## SOURCE TEXT:

#####

Corroboration of Accomplice Witness Testimony

In his first issue, appellant contends that the non-accomplice evidence is insufficient to connect him to the commission of the offense. Specifically, appellant contends that “there is no non-accomplice evidence tending to show that Appellant acted with intent to assist, aid or encourage the commission of the offense with the specific intent to commit the offense of aggravated robbery.” In addition, appellant contends that Martinez and Gallegos failed to identify him in a line up, photo spread, or in the court room and that Martinez’s height and weight description was insufficient to connect him to the offense because the record is silent regarding appellant’s actual height and weight.

A.      Standard of Review

Article 38.14 of the Texas Code of Criminal Procedure provides that a conviction cannot stand upon accomplice testimony unless it is corroborated by other evidence that tends to connect the accused with the offense. Tex. Code Crim. Proc. Ann. art. 38.14 (Vernon 2005); Solomon v. State, 49 S.W.3d 356, 361 (Tex. Crim. App. 2001); Cao v. State, 183 S.W.3d 707, 710 (Tex. App.—Houston [1st Dist.] 2005, pet. ref’d). Corroborating evidence is insufficient if it merely shows the commission of an offense. Tex. Code Crim. Proc. Ann. art. 38.14; Solomon, 49 S.W.3d at 361; Cao, 183 S.W.3d at 710. In making our review, we “eliminate all of the accomplice testimony from consideration and then examine the remaining portions of the record to see if there is any evidence that tends to connect the accused with the commission of the offense.” Castillo v. State, 221 S.W.3d 689, 691 (Tex. Crim. App. 2007). The corroborating evidence need not be sufficient by itself to establish guilt; there simply needs to be “other” evidence “tending to connect” the defendant to the offense alleged in the indictment. Id. The non-accomplice evidence need not directly link the accused to the commission of the offense nor need be sufficient on its own to establish the accused’s guilt beyond a reasonable doubt. Id.; Cao, 183 S.W.3d at 710. Article 38.14 merely requires some non-accomplice evidence tending to connect the accused with the crime, not non-accomplice evidence for every element of the crime. Cao, 183 S.W.3d at 711 (citing Vasquez v. State, 56 S.W.3d 46, 48 (Tex. Crim. App. 2001)).

“The appellant’s liability as a principal or under a parties theory is of no relevance under an Article 38.14 analysis. The question is whether some evidence ‘tends to connect’ him to the crime; the connection need not establish the exact nature of his involvement (as a principal or party).” Joubert v. State, 235 S.W.3d 729, 731 (Tex. Crim. App. 2007).

B.      Analysis

          The trial court instructed the jury that the witness Lee was an accomplice as a matter of law. In addition, the trial court instructed the jury as to the corroboration required. Eliminating the testimony of Lee from consideration, we conclude that the record contains independent evidence that tends to connect appellant with the commission of the offense. See Castillo, 221 S.W.3d at 691.Appellant attested, through his statement admitted at trial, that he was riding in the back seat of the Explorer with Holmes and Lee before, during, and after the commission of the offense at issue. See Brown v. State, 270 S.W.3d 564, 568 (Tex. Crim. App. 2007) (recognizing that corroboration may come from the accused and appellant’s admission that he “was there” when offense occurred is some evidence that tends to connect him to commission of offense). Evidence that appellant was in the company of the accomplice at or near the time or place of the crime is proper corroborating evidence to support a conviction. See Hernandez v. State, 939 S.W.2d 173, 178 (Tex. Crim. App. 1997).

#####

## WRITTEN PROBLEM 1:
According to the passage on accomplice witness testimony, which witness did the trial court instruct the jury was an accomplice as a matter of law?
## WRITTEN PROBLEM 2:
From the passage on accomplice witness testimony, extract the stretch from "In his first" through "height and weight.", copied word for word.

#####

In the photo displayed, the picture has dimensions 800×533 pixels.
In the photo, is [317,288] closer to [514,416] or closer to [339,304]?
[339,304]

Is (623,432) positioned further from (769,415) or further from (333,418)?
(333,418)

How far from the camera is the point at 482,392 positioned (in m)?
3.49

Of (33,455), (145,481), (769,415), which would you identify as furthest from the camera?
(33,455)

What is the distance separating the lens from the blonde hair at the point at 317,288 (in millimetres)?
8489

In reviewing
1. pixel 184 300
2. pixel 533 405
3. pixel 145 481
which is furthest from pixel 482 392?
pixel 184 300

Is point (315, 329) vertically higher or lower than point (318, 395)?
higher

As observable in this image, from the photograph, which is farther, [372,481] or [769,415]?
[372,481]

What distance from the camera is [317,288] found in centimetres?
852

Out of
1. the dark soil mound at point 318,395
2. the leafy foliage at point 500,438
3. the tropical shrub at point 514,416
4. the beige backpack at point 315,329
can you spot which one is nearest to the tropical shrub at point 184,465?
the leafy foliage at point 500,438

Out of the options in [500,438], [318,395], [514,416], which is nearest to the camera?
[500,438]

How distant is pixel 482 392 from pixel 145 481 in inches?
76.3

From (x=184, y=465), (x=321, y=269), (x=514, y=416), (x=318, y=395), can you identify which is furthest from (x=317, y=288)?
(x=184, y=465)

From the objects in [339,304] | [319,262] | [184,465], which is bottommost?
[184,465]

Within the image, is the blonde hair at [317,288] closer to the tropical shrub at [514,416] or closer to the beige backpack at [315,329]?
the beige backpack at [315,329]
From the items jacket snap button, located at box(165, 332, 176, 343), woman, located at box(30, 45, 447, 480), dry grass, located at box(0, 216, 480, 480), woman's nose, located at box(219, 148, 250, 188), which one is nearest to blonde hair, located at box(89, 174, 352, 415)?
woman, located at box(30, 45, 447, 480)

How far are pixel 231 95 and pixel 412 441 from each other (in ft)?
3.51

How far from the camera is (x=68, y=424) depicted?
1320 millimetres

#####

## TASK OUTPUT 1:
Lee

## TASK OUTPUT 2:
In his first issue, appellant contends that the non-accomplice evidence is insufficient to connect him to the commission of the offense. Specifically, appellant contends that “there is no non-accomplice evidence tending to show that Appellant acted with intent to assist, aid or encourage the commission of the offense with the specific intent to commit the offense of aggravated robbery.” In addition, appellant contends that Martinez and Gallegos failed to identify him in a line up, photo spread, or in the court room and that Martinez’s height and weight description was insufficient to connect him to the offense because the record is silent regarding appellant’s actual height and weight.